Exercise tasks:
**1.** From the text on corporate culture in Ireland, write out the passage starting at "Are you a Google" and ending at "that they bring.", switching "table tennis" to "foosball".
**2.** In the text on corporate culture in Ireland, who developed a definition of culture?

::: Given text

Corporate culture in Ireland 2012 onwards

Are you a Google culture with bean-bags, free food, table tennis etc. or are you a Financial Services style operation – formal, more austere, strict environment? The changes we have experienced in culture over the last 10 years have been immense – we have seen an insular domestic culture move to a global, diverse business culture, with the benefits and pitfalls that they bring.

Maslow’s theory of needs was one of the original drivers of business culture, with the basic needs satisfied, we then worked up to the more intangible needs. Trompenaas and Hampden-Turner have developed a definition of culture – ‘the pattern by which a group habitually mediates between value differences, such as rules and exceptions, technology and people, conflict and consensus, etc. Cultures can learn to reconcile such values at ever-higher levels of attainment, so that better rules are created from the study of numerous execptions. From such reconciliation come health, wealth, and wisdom. But cultures in which one value polarity dominates and militates against another will be stressful and stagnant.

::::::
::: Record extracts

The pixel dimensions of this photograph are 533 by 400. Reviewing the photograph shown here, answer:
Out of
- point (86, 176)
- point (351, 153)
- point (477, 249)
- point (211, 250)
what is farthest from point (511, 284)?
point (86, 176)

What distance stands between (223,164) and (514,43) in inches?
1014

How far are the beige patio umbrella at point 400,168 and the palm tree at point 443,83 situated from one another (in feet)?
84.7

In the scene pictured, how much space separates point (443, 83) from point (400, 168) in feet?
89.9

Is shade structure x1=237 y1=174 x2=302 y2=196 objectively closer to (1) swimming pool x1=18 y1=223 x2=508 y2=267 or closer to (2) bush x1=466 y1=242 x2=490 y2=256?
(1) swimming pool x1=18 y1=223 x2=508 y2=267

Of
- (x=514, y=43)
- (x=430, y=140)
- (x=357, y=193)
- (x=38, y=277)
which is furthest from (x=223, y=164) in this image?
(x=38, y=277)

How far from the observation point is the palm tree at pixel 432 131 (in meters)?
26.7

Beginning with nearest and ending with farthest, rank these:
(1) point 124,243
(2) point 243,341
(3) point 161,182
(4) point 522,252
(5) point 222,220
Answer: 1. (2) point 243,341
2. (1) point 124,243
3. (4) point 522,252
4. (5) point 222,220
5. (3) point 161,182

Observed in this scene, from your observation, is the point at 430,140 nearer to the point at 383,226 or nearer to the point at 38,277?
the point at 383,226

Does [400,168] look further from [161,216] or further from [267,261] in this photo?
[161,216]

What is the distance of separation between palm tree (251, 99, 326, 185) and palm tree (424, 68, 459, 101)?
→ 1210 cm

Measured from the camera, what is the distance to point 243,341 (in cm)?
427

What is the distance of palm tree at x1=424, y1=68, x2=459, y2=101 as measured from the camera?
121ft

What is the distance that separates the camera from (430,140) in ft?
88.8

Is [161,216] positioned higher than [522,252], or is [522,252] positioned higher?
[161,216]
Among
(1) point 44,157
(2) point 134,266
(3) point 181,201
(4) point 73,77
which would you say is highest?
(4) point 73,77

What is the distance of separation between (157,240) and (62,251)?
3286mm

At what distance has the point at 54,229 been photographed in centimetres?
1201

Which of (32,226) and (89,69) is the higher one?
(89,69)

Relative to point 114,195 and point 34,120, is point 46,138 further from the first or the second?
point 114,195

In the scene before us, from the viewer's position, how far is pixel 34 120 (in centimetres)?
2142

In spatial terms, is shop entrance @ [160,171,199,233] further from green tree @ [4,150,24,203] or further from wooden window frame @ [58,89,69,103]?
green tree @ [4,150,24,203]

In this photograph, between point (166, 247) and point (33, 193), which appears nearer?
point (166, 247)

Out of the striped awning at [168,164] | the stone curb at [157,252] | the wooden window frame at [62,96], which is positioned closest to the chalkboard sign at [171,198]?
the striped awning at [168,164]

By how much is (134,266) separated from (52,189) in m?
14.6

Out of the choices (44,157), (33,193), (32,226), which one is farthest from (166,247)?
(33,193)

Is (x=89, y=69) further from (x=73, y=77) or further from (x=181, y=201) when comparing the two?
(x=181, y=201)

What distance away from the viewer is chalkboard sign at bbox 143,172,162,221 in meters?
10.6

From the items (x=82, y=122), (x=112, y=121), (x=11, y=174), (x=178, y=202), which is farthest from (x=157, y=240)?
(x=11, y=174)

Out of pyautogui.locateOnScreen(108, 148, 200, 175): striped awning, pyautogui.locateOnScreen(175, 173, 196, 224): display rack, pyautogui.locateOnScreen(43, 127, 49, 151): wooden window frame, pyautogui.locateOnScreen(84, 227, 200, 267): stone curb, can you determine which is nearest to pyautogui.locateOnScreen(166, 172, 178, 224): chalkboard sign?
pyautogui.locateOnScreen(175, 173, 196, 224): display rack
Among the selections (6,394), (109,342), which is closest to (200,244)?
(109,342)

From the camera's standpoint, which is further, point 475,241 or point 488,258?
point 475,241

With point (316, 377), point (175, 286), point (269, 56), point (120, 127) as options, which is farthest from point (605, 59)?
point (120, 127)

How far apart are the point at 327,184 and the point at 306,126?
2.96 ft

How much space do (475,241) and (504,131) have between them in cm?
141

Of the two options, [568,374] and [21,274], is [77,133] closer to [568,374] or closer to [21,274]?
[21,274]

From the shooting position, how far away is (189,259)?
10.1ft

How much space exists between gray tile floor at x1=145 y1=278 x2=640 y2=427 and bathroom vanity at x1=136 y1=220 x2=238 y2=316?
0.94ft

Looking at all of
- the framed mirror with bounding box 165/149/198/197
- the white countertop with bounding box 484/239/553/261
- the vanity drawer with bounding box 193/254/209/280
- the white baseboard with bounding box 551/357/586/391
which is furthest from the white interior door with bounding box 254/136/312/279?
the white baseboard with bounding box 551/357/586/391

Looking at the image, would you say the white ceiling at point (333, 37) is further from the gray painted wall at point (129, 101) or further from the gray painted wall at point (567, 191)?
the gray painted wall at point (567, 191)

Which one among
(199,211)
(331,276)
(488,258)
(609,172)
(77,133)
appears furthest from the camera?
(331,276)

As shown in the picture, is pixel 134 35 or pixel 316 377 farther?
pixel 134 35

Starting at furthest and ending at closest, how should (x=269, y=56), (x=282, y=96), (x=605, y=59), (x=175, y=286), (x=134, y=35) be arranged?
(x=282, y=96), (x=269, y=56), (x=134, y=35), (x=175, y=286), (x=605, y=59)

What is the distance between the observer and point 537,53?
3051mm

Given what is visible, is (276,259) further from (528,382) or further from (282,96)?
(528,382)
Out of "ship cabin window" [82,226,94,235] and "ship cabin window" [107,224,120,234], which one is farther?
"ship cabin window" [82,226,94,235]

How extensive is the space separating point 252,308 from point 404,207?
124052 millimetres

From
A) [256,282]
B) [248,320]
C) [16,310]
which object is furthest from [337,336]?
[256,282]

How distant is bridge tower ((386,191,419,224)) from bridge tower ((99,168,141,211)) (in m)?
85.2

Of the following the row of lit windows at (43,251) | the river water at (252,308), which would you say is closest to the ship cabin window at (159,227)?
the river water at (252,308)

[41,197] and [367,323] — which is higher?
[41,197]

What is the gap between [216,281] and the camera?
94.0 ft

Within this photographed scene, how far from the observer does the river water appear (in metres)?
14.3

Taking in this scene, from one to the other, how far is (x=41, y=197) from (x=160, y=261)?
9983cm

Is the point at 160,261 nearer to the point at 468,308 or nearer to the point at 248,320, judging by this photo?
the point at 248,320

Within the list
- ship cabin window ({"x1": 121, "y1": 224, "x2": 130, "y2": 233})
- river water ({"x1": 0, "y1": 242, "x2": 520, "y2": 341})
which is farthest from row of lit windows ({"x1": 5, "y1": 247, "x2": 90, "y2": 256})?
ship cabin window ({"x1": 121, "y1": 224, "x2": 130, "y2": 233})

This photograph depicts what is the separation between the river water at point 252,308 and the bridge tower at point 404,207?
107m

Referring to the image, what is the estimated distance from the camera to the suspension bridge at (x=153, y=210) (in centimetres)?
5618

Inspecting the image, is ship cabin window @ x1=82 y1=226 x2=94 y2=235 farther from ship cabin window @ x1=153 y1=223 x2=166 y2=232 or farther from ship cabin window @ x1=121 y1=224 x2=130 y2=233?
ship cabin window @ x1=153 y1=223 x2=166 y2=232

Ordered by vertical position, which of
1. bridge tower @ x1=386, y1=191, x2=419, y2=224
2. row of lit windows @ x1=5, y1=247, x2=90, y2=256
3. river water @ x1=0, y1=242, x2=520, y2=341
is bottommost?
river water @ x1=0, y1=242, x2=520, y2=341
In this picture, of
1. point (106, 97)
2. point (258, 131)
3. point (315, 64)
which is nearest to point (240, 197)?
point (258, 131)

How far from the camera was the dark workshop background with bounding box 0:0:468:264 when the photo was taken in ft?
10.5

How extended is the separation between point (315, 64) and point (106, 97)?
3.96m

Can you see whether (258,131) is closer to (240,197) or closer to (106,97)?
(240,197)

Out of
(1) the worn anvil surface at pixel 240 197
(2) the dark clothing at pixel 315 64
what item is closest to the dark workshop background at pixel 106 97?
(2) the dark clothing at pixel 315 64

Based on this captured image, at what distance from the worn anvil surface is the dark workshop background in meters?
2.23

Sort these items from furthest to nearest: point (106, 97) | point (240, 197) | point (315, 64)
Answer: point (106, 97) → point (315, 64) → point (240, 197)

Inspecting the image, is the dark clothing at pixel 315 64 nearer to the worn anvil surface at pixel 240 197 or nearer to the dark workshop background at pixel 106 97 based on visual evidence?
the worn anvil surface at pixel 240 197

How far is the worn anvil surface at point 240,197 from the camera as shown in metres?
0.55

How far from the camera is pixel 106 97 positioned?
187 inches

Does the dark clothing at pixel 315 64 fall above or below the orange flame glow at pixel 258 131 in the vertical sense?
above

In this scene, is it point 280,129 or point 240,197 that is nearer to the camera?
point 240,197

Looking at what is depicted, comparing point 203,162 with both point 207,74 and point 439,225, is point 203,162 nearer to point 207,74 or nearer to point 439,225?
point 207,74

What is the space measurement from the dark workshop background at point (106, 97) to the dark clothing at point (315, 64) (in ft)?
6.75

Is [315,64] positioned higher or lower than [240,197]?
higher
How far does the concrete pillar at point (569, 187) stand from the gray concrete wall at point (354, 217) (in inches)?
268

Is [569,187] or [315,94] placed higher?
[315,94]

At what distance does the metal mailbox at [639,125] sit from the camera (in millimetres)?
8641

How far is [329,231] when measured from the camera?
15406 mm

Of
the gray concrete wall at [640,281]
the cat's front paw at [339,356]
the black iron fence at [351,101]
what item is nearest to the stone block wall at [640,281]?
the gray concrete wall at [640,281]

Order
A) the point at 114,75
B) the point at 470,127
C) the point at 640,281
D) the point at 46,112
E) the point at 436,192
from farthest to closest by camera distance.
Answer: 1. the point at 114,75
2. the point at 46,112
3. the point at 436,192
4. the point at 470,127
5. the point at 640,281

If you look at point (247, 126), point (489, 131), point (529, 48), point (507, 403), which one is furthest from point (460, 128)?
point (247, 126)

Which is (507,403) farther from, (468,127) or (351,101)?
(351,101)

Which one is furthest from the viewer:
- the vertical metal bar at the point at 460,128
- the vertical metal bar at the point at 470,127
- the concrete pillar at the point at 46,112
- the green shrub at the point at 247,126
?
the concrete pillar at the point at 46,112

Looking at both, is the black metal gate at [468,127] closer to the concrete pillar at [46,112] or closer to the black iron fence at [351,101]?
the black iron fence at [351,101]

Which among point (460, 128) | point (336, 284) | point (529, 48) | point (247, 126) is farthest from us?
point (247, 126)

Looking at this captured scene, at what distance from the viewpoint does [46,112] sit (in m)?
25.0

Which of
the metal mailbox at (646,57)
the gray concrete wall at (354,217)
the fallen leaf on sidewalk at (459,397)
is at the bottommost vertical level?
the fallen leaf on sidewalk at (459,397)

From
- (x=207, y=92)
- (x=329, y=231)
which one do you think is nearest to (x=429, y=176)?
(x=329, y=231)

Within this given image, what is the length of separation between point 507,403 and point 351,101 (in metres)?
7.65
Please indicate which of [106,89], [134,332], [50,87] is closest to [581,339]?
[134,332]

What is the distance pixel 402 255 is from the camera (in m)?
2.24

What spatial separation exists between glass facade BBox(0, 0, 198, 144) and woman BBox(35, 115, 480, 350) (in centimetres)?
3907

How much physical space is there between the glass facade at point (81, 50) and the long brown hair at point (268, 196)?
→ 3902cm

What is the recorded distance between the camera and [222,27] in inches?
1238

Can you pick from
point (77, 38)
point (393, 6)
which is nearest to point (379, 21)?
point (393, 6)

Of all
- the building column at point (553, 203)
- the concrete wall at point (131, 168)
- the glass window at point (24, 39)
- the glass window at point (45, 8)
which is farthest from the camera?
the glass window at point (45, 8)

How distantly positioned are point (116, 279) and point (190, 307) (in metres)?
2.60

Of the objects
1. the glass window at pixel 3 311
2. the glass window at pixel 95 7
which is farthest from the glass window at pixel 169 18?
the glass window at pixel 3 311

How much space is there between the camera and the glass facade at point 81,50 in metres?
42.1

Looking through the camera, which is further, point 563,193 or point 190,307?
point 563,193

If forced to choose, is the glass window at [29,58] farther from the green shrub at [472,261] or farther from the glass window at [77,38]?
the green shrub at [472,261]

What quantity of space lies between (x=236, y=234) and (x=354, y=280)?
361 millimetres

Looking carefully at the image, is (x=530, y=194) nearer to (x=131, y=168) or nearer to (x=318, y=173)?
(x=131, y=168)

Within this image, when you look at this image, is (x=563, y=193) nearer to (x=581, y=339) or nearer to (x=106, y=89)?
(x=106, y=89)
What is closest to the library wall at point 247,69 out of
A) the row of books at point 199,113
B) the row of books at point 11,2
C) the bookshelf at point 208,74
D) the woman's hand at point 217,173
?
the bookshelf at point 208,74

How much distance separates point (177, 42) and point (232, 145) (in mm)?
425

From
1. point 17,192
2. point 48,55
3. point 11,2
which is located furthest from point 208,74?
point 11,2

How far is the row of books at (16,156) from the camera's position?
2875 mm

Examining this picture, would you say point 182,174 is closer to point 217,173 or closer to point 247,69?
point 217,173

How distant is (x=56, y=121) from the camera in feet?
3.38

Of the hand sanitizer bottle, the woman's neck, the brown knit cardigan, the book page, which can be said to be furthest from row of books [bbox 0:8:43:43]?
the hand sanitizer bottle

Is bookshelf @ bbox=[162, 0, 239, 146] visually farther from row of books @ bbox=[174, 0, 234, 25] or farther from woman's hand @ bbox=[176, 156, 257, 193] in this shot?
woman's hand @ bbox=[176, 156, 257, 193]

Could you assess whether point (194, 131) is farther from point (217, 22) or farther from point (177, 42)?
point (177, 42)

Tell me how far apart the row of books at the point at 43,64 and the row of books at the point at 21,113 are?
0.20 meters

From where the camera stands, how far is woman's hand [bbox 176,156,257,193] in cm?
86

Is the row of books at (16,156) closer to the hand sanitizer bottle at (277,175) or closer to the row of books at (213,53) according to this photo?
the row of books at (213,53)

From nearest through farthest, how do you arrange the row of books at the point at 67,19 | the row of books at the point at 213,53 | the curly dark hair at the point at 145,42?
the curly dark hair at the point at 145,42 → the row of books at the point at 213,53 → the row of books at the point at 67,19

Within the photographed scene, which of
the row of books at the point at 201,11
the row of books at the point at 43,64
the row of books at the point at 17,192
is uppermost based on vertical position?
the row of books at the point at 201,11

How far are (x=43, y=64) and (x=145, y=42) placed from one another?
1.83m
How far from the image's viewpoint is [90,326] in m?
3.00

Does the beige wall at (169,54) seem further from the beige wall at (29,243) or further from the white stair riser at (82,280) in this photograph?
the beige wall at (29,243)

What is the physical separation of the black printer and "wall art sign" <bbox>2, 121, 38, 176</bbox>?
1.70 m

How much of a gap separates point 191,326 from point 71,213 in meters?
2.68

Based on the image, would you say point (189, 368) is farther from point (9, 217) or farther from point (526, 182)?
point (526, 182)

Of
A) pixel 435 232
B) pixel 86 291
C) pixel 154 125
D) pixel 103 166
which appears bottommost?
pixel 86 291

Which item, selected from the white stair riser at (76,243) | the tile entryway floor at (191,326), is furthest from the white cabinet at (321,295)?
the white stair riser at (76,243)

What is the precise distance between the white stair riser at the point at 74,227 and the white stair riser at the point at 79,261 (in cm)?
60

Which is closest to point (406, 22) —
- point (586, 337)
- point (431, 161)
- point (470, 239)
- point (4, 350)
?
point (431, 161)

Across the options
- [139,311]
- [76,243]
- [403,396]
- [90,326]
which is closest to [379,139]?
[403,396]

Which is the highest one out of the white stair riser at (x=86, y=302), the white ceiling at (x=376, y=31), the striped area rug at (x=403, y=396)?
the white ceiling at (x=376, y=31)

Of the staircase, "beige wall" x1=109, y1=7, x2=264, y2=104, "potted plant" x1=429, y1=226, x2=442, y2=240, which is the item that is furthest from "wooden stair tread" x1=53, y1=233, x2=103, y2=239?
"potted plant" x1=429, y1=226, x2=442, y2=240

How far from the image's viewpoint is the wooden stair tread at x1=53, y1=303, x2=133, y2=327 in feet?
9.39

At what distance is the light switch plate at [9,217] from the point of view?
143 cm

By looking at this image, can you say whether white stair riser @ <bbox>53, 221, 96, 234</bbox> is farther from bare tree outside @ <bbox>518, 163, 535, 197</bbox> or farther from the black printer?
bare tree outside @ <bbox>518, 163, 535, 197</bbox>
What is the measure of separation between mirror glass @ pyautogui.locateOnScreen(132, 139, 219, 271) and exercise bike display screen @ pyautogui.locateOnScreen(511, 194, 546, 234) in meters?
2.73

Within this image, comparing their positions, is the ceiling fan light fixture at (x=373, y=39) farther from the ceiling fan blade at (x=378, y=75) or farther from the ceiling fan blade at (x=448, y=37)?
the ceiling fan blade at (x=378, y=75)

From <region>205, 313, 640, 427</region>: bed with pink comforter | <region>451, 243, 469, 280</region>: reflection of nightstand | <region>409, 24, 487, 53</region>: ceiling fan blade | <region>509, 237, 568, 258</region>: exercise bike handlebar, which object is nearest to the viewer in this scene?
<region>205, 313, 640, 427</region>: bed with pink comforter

::::::

Task answers:
**1.**
Are you a Google culture with bean-bags, free food, foosball etc. or are you a Financial Services style operation – formal, more austere, strict environment? The changes we have experienced in culture over the last 10 years have been immense – we have seen an insular domestic culture move to a global, diverse business culture, with the benefits and pitfalls that they bring.

**2.** Trompenaas and Hampden-Turner.